Start Document section

Sidney Lumet directs Sean Connery, Harry Andrews and Ossie Davis in this war time drama about the over zealous punishment of the shirkers and deserters consigned to a desert stockade.
Fascism and corruption fight free will and collaboration in a military prison. We start out with a gruelling real time indoctrination. Lumet at his most candidly procedural. We get to experience a few laps up and down the hill, feel the heat of the Libyan sun, the unsure footing of the sand banks, watch even the hardiest hero be felled by a couple more steps. After that we switch to a macho play on film. Not opened up. Lumet likes the claustrophobia and pressure. The state of play becomes repetitive as both sides try and goad and bully the other into making a provable error. Bullying overwhelms every interaction. Bullying on film is often inaccurate. It is not just violence towards a weaker individual. It is a relentless cornering of that person until they a forced to break the rules too. A bully wants to see you lash out or fight back. As then they can use the full force of the rules meant to protect you against you. A bully wants you to be a defenceless version of their own weaknesses. The performances are superb. Connery, the star, is the closest we have to a hero. Yet he is passive unless the opportunity is right. He endures until he spies winnable ground. Ossie Davis is subjected not just to the regular dehumanisation of this process but suffers racism from all sides. He is never broken by them, amplifying the fears in their face in his bravura finale. Then on the side of the officers we have Ian Bannen’s sole good chap and Ian Hendry’s nasty bastard. Two sides of the same coin but one struggles to find his strength of character while the other is viciously sure of himself. The insidious power of the loudest or smartest voice gives way to the most unblinkingly confident. A culture of fear and unwavering fealty to rank fuels the mistreatment and power plays. The finest piece of acting is Harry Andrew’s as the man in charge. He lives by tenets that do not allow for the nuances of personality. And that is his ultimate undoing. Not that anyone wins. For a film that revels in its monochrome starkness, very little is black and white here. If Twelve Angry Men was a celebration of the democratic system, this Twelve Shouty Men is an evisceration of the very idea of systems having power over men.

End Document section
Start Data excerpts

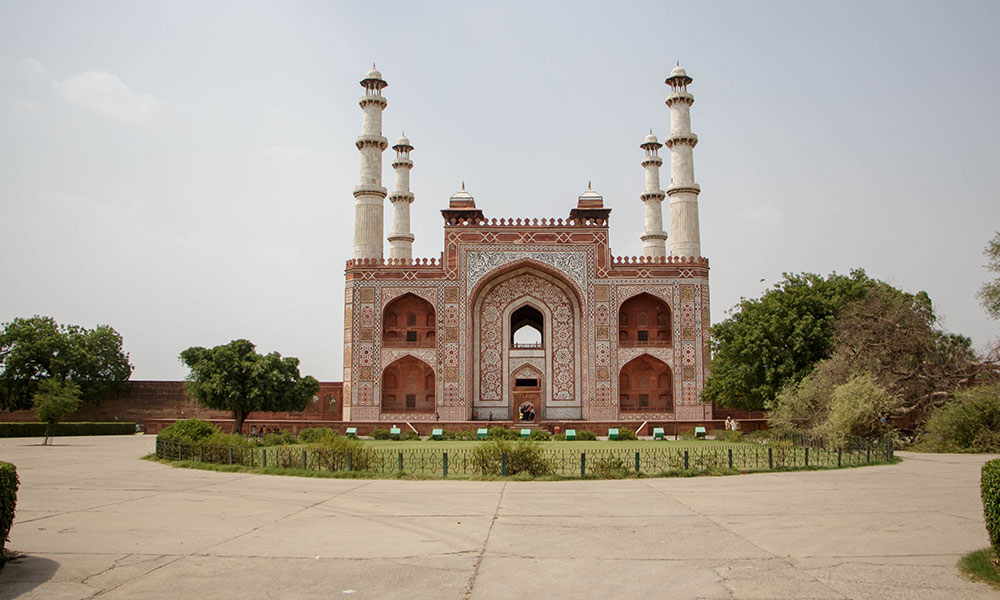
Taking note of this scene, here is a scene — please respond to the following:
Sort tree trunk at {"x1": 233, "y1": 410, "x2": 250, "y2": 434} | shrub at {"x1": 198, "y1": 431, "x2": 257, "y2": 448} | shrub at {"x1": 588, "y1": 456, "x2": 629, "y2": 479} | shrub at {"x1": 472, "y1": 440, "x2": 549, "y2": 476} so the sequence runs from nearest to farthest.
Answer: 1. shrub at {"x1": 588, "y1": 456, "x2": 629, "y2": 479}
2. shrub at {"x1": 472, "y1": 440, "x2": 549, "y2": 476}
3. shrub at {"x1": 198, "y1": 431, "x2": 257, "y2": 448}
4. tree trunk at {"x1": 233, "y1": 410, "x2": 250, "y2": 434}

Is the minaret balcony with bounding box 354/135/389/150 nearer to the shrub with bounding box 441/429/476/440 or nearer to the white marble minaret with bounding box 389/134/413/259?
the white marble minaret with bounding box 389/134/413/259

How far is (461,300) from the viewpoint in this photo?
33594mm

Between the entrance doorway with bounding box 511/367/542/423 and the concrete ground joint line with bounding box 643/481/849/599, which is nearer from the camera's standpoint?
the concrete ground joint line with bounding box 643/481/849/599

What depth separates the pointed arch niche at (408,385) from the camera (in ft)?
112

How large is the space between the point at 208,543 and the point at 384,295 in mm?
26814

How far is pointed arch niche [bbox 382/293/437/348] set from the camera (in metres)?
34.8

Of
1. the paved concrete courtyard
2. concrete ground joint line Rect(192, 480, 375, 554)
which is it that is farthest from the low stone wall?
concrete ground joint line Rect(192, 480, 375, 554)

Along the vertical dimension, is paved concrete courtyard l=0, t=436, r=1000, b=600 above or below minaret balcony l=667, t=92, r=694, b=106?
below

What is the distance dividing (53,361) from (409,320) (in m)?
15.4

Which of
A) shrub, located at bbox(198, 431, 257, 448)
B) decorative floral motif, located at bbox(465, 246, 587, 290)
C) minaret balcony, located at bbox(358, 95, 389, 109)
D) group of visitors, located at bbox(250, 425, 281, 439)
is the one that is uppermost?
minaret balcony, located at bbox(358, 95, 389, 109)

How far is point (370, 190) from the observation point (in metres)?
34.2

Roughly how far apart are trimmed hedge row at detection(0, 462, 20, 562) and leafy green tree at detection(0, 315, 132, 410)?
100ft

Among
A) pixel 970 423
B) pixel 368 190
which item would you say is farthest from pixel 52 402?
pixel 970 423

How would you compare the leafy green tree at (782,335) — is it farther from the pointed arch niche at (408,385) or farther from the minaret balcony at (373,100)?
the minaret balcony at (373,100)
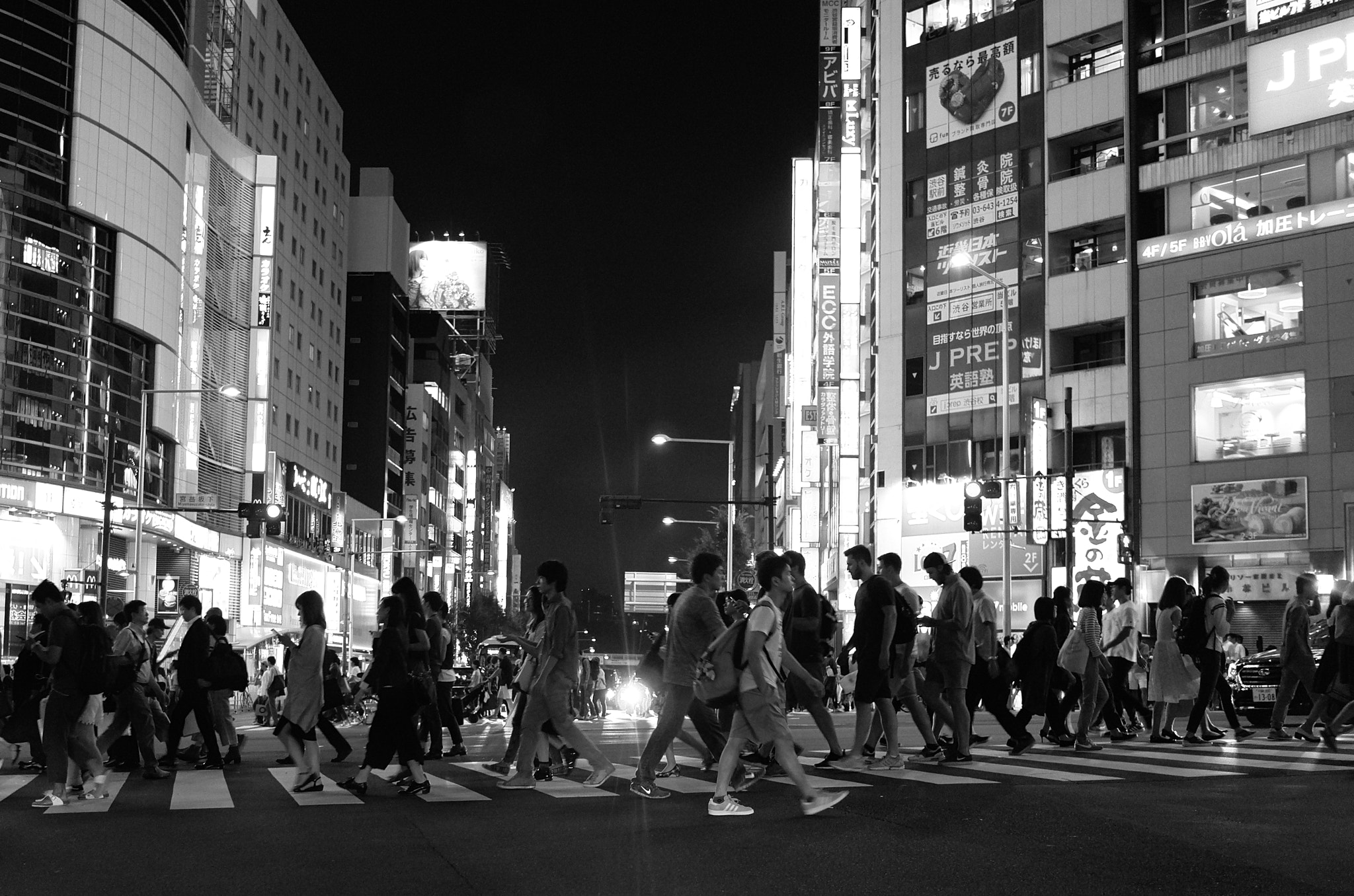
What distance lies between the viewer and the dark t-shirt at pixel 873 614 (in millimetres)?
11759

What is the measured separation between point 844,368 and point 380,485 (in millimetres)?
49376

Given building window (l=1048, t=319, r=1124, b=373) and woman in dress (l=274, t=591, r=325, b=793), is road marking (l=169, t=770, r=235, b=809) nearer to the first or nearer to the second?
woman in dress (l=274, t=591, r=325, b=793)

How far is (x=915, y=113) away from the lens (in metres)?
53.1

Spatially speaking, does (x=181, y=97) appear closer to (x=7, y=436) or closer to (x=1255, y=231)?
(x=7, y=436)

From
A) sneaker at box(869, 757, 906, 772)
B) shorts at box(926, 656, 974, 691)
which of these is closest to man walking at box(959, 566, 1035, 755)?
shorts at box(926, 656, 974, 691)

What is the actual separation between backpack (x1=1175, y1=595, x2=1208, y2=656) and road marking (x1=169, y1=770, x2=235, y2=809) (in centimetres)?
933

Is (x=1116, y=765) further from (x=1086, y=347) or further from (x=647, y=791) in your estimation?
(x=1086, y=347)

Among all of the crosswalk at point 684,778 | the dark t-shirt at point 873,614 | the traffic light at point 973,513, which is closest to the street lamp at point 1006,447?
the traffic light at point 973,513

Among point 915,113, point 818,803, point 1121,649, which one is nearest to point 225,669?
point 818,803

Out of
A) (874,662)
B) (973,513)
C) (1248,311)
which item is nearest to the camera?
(874,662)

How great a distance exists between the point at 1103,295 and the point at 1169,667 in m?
32.5

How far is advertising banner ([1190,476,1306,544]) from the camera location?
3959cm

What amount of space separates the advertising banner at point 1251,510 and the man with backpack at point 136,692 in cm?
3267

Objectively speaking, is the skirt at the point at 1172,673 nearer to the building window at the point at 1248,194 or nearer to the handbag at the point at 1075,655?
the handbag at the point at 1075,655
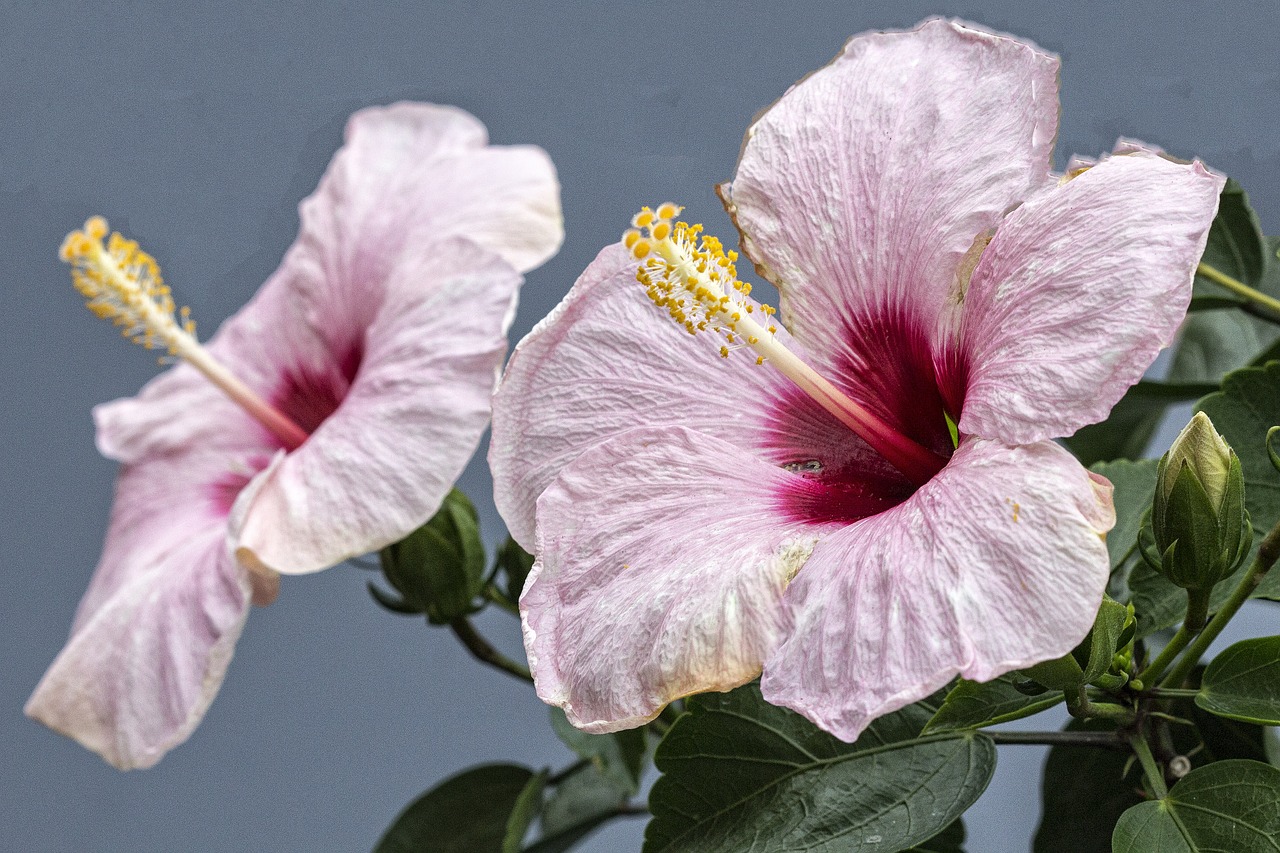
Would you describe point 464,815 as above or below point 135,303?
below

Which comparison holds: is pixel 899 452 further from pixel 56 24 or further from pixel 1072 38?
pixel 56 24

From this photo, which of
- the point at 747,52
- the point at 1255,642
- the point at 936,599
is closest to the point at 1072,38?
the point at 747,52

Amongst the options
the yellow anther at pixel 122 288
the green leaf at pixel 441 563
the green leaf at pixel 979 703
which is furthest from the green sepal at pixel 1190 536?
the yellow anther at pixel 122 288

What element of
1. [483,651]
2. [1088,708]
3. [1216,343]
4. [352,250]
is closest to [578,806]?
[483,651]

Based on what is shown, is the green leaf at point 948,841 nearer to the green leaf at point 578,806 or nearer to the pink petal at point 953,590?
the pink petal at point 953,590

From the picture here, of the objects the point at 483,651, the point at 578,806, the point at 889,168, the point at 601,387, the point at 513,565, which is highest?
the point at 889,168

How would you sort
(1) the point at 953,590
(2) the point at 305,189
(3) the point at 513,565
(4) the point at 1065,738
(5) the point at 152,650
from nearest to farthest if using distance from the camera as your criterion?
1. (1) the point at 953,590
2. (4) the point at 1065,738
3. (5) the point at 152,650
4. (3) the point at 513,565
5. (2) the point at 305,189

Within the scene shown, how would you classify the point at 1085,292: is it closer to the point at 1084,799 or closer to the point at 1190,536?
the point at 1190,536
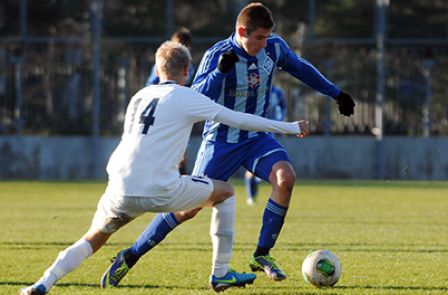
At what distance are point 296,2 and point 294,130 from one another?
2124 centimetres

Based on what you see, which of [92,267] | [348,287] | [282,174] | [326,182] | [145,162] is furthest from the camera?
[326,182]

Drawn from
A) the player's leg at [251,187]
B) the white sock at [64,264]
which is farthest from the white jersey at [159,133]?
the player's leg at [251,187]

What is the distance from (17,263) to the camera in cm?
890

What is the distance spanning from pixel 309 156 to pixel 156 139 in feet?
62.1

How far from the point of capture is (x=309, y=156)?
1001 inches

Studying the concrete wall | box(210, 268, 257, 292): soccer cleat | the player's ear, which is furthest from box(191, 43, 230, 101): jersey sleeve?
the concrete wall

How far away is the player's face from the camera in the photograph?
320 inches

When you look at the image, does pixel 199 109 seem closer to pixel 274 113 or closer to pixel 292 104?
pixel 274 113

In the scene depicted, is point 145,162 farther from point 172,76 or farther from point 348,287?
point 348,287

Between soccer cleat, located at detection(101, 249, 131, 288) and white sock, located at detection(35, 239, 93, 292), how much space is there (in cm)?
84

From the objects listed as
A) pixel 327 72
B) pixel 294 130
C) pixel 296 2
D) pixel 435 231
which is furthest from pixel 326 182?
pixel 294 130

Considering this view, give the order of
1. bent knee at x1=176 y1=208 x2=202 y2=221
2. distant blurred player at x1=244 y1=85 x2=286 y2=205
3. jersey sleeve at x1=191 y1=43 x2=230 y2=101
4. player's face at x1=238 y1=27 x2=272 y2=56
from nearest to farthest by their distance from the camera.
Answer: bent knee at x1=176 y1=208 x2=202 y2=221, player's face at x1=238 y1=27 x2=272 y2=56, jersey sleeve at x1=191 y1=43 x2=230 y2=101, distant blurred player at x1=244 y1=85 x2=286 y2=205

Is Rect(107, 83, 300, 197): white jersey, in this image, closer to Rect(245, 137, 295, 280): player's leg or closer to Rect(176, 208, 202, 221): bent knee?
Rect(176, 208, 202, 221): bent knee

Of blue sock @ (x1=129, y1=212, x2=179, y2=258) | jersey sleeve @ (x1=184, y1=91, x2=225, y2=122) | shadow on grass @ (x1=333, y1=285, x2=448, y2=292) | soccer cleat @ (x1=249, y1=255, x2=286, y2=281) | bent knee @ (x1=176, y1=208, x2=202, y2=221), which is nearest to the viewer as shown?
jersey sleeve @ (x1=184, y1=91, x2=225, y2=122)
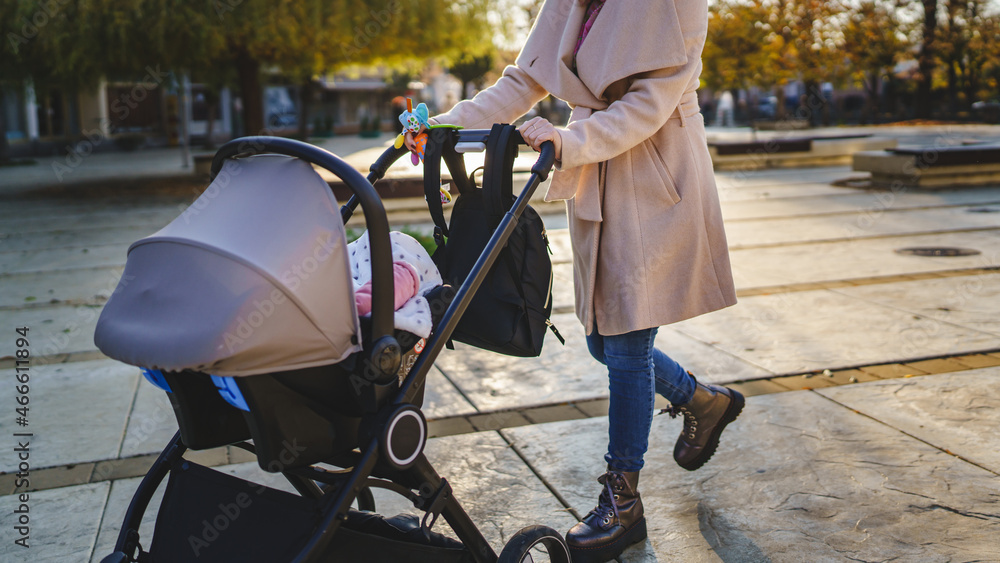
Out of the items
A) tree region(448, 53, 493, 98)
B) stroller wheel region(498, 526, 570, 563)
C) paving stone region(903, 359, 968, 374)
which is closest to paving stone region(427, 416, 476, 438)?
stroller wheel region(498, 526, 570, 563)

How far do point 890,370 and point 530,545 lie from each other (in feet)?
8.96

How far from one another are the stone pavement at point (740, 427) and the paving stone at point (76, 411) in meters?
0.01

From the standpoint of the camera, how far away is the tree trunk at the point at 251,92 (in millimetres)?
15312

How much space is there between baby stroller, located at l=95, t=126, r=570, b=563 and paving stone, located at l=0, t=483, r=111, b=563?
72 cm

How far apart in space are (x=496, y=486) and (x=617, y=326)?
0.85 meters

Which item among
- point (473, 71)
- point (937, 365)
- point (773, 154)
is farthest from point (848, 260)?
point (473, 71)

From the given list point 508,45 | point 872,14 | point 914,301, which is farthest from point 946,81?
point 914,301

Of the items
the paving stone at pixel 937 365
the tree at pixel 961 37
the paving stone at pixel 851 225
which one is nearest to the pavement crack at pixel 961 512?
the paving stone at pixel 937 365

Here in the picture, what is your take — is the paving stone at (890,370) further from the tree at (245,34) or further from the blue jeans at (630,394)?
the tree at (245,34)

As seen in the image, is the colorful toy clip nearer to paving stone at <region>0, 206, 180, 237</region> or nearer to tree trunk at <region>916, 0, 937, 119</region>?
paving stone at <region>0, 206, 180, 237</region>

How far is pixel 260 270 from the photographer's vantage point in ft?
5.28

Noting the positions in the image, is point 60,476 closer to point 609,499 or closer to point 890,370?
point 609,499

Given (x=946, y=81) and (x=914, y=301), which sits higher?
(x=946, y=81)

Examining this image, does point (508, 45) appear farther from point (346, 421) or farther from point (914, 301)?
point (346, 421)
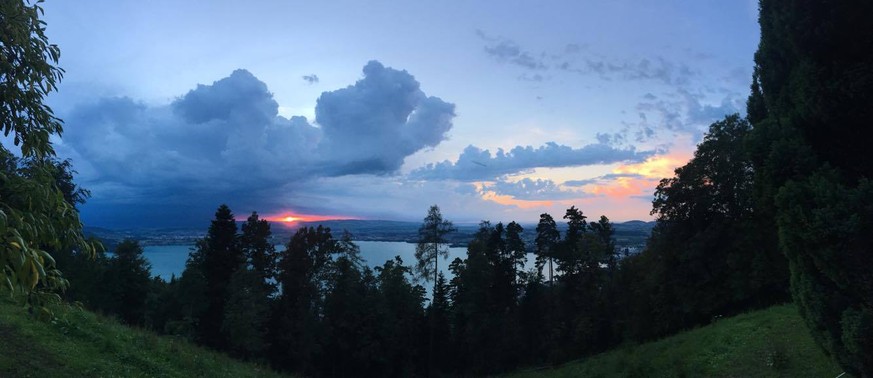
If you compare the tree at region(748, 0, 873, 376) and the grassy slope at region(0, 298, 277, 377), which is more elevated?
the tree at region(748, 0, 873, 376)

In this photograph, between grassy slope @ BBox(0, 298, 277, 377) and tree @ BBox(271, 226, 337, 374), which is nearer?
grassy slope @ BBox(0, 298, 277, 377)

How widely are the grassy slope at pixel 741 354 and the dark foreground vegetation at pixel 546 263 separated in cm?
261

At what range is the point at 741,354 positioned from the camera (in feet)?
37.9

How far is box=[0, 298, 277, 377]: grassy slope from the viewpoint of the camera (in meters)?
8.70

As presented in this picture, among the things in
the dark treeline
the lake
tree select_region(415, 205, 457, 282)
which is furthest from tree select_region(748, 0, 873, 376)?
the lake

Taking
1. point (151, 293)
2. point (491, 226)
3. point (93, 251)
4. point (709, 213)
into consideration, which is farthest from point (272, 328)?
point (93, 251)

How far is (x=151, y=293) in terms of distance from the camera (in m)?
38.8

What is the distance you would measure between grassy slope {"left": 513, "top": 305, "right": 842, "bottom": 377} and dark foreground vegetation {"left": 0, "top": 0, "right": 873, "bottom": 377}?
103 inches

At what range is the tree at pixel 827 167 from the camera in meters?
5.81

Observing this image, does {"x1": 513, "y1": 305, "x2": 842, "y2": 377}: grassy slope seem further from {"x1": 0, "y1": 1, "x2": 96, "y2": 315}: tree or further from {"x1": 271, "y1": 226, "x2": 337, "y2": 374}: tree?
{"x1": 271, "y1": 226, "x2": 337, "y2": 374}: tree

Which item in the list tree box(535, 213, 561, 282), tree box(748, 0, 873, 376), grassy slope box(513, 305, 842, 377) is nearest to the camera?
tree box(748, 0, 873, 376)

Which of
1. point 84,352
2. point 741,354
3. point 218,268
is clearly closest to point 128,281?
point 218,268

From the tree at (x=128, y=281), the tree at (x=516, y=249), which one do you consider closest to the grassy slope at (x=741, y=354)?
the tree at (x=516, y=249)

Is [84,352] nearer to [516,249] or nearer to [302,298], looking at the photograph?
[302,298]
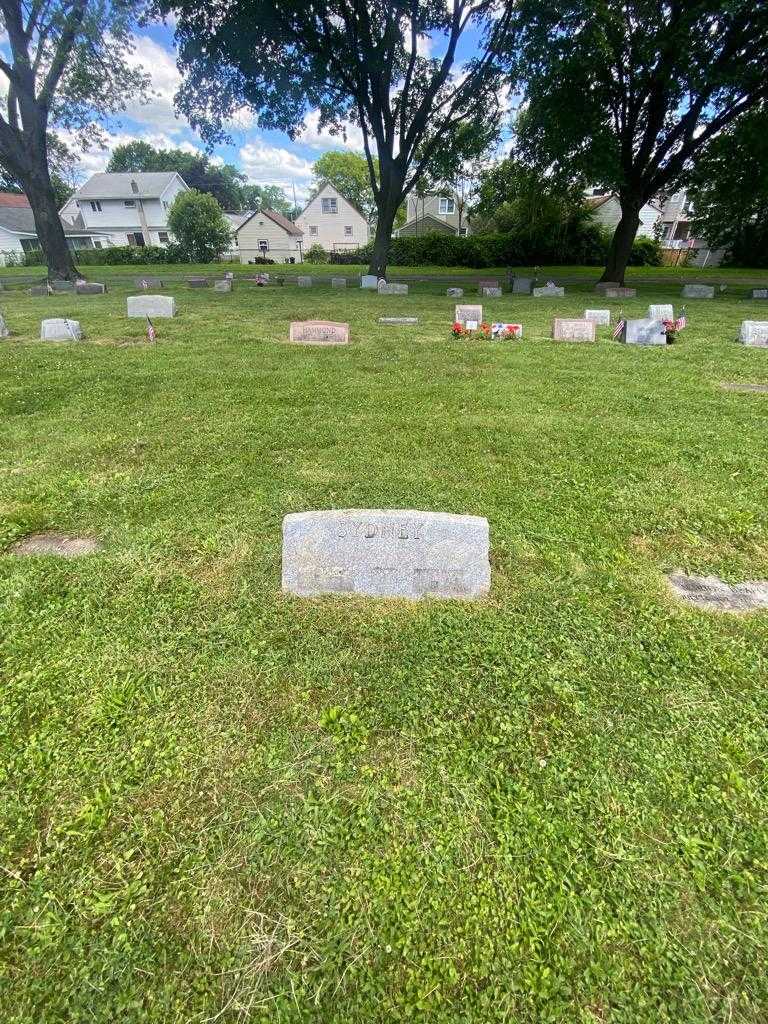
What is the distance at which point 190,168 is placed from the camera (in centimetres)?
8594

End Data excerpts

* [Problem 1] In the film review, which actor plays the officer called the sole good chap?
* [Problem 2] Quote the film review word for word, everything from "Sidney Lumet directs" down to "a desert stockade.".
* [Problem 3] Extend the film review beyond its final sentence.
The items play no role here.

* [Expected output 1] Ian Bannen

* [Expected output 2]
Sidney Lumet directs Sean Connery, Harry Andrews and Ossie Davis in this war time drama about the over zealous punishment of the shirkers and deserters consigned to a desert stockade.

* [Expected output 3]
Jean-Pierre and Luc Dardenne directs Thomas Doret, Cécile de France and Jérémy Renier in this drama where a boy abandoned by his father begins to be fostered at weekends by a local hairdresser.
A gritty sweet slice of social realism. Noteworthy that one subplot lays out the realistic process of gang indoctrination of lone kids by older members pretty accurately.
Antonio Campos directs Tom Holland, Robert Pattinson and Bill Skarsård in this adaptation of Donald Ray Pollock’s southern gothic literary sensation where two generations of the town of Knockemstiff, Ohio are consumed by dark desires and zealous faith.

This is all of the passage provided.